Given instruction:
Convert the entries from the line containing "In the photographed" through the end of the entries, inclusive, into a two-column CSV with the headers entry_text and answer. Give one row per entry, put each value in a quoted field, and replace any line breaks with spaces.

Input for this task:

---

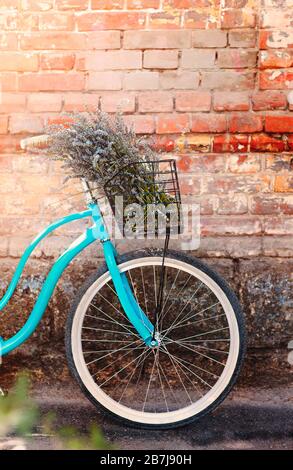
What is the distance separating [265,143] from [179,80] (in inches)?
22.1

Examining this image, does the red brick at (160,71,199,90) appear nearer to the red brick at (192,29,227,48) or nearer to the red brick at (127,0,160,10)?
the red brick at (192,29,227,48)

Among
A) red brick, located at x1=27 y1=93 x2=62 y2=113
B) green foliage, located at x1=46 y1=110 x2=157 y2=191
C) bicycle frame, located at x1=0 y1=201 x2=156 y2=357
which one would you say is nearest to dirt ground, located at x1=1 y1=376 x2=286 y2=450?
bicycle frame, located at x1=0 y1=201 x2=156 y2=357

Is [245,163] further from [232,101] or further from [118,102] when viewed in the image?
[118,102]

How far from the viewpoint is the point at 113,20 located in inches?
129

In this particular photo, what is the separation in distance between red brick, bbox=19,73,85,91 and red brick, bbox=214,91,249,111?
72 centimetres

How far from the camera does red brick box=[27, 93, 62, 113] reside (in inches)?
131

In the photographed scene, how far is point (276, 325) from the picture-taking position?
3.35m

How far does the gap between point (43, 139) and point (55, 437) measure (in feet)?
4.47

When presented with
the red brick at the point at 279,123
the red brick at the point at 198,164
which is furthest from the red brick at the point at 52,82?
the red brick at the point at 279,123

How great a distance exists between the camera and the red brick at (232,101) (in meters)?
3.30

---

Right answer:
entry_text,answer
"In the photographed scene, how far is point (276, 325) from the picture-taking position?","3.35m"
"How far does the gap between point (43, 139) and point (55, 437) measure (in feet)?","4.47"
"When presented with the red brick at the point at 279,123 the red brick at the point at 198,164 which is furthest from the red brick at the point at 52,82?","the red brick at the point at 279,123"
"How great a distance exists between the camera and the red brick at (232,101) (in meters)?","3.30"